Your rights to access, to limit use, and to limit disclosure: Depending upon the context in which Arkestro processes personal data received in reliance upon the Data Privacy Framework, EEA and UK individuals may have rights to access personal data about them, and choices to limit the use and disclosure of their personal data. With our Data Privacy Framework self-certification, Arkestro has committed to respect those rights. Please submit a written request to exercise your rights or choices to the contact information provided in this Privacy Policy (see the section entitled “How to Contact Us”). Arkestro may request specific information from you to confirm your identity in an effort to respond to your request.

U.S. Federal Trade Commission enforcement: With respect to personal data received or transferred pursuant to the Data Privacy Framework, the U.S. Federal Trade Commission has jurisdiction over Arkestro’s compliance with the Data Privacy Framework.

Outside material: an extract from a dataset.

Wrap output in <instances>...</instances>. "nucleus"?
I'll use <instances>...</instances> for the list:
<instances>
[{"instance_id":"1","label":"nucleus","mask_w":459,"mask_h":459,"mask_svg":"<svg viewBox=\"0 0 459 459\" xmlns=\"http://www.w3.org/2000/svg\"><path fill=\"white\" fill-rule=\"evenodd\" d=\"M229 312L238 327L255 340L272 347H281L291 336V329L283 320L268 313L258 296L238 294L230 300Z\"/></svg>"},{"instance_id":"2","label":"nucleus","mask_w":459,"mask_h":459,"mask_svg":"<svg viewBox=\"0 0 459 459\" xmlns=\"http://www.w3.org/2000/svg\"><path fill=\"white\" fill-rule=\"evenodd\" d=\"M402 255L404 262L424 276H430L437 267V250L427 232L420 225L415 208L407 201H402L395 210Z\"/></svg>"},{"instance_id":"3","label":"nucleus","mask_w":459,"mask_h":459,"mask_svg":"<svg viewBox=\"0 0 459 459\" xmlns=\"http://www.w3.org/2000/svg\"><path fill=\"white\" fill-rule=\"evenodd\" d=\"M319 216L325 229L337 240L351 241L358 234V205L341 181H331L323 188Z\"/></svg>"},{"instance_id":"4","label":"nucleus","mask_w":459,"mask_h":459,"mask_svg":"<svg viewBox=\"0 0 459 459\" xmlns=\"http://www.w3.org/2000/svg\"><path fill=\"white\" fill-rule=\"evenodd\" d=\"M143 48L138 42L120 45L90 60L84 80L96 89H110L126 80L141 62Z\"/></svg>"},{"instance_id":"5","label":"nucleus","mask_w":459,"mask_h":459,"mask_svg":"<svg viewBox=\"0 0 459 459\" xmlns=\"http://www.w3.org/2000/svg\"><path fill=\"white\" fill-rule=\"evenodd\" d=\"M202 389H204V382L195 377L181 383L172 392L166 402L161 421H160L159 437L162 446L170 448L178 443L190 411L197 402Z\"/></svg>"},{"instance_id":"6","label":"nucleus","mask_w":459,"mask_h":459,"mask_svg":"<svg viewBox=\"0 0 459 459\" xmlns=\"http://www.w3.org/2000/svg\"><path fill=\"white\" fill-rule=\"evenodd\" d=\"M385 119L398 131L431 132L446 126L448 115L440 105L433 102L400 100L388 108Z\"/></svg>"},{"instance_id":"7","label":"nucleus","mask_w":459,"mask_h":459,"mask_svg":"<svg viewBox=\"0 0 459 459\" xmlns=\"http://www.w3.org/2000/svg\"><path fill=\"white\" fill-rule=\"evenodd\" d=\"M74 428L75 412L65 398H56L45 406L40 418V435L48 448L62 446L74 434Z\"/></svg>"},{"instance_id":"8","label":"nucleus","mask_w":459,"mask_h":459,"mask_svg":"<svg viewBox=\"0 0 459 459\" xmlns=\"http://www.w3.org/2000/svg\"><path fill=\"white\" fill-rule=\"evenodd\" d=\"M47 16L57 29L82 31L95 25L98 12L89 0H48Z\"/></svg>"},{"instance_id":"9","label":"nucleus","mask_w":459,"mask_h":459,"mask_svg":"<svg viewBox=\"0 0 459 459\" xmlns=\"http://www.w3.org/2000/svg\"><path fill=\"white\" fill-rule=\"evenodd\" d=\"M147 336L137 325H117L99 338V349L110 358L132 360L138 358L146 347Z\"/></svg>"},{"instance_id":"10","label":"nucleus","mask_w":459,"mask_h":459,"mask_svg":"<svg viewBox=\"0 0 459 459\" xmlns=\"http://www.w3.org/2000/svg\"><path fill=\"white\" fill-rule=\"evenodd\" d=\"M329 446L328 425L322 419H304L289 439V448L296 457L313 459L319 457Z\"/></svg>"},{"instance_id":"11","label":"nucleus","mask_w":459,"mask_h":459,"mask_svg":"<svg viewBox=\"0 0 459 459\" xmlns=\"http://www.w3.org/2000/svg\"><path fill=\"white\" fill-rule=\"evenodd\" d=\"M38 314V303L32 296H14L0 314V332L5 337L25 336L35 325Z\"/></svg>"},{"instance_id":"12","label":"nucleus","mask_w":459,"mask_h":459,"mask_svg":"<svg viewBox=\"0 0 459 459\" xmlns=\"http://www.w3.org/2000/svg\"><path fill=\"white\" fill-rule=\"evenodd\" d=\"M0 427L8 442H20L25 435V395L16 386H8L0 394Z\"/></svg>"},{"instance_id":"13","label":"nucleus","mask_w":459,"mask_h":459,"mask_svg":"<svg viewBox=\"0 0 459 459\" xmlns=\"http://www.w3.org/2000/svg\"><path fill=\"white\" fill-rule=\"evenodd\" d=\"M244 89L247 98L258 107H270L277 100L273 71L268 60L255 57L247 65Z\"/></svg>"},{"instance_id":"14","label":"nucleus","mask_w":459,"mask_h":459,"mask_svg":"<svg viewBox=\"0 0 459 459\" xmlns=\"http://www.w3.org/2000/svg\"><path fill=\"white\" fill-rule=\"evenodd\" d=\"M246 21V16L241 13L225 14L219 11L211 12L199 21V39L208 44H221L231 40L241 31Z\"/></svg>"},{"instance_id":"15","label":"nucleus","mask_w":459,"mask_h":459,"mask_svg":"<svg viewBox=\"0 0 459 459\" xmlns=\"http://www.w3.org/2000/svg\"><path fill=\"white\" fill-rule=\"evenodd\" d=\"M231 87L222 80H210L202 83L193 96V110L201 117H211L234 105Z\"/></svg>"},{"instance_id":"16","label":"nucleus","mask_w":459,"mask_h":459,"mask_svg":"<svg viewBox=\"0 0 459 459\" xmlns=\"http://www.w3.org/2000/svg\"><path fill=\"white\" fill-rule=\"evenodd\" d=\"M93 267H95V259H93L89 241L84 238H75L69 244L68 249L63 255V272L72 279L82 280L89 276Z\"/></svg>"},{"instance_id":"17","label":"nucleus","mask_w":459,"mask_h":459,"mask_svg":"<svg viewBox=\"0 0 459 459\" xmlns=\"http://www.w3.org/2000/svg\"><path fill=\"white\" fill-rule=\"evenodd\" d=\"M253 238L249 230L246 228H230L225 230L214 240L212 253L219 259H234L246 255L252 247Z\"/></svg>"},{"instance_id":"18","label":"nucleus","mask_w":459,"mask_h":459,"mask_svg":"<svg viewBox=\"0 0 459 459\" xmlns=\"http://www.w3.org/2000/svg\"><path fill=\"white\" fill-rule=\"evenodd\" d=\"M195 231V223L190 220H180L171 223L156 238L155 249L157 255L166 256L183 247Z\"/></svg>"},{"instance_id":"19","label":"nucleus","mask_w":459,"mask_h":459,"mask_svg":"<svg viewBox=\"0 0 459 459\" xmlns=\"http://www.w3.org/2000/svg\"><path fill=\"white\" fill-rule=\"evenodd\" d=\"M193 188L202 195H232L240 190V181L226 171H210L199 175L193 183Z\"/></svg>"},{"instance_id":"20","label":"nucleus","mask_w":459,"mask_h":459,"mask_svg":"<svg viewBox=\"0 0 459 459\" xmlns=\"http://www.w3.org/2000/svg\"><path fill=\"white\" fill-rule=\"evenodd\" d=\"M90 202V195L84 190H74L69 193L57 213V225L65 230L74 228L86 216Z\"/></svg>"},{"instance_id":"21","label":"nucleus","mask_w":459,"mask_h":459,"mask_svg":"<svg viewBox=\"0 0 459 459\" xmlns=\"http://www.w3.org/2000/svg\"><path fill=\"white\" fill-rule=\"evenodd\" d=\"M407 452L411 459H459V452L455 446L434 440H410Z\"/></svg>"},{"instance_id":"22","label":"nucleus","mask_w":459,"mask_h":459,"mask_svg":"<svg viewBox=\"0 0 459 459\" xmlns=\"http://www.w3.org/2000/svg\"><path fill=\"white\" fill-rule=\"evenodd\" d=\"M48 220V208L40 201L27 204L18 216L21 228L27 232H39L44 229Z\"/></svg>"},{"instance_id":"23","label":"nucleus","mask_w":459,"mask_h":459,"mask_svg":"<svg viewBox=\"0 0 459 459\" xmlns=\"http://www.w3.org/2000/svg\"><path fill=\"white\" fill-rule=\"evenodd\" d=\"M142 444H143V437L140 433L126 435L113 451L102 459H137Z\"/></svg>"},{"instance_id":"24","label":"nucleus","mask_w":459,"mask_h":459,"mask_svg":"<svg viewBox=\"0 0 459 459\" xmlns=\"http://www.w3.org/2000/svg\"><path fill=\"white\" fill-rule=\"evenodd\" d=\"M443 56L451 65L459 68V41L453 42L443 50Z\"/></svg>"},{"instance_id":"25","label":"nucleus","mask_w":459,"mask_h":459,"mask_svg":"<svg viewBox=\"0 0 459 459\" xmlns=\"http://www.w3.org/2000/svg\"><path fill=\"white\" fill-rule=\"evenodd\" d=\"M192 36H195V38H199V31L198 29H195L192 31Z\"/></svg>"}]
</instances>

Compelled disclosure: Arkestro may be required to disclose personal data in response to lawful requests by public authorities, including to meet national security or law enforcement requirements.

Arkestro may amend this Notice on the Data Privacy Framework from time to time consistent with Data Privacy Framework requirements.

*We will not rely on the UK Extension to the EU-U.S. Data Privacy Framework until they enter into force, but we adhere to their required commitments in anticipation of their doing so.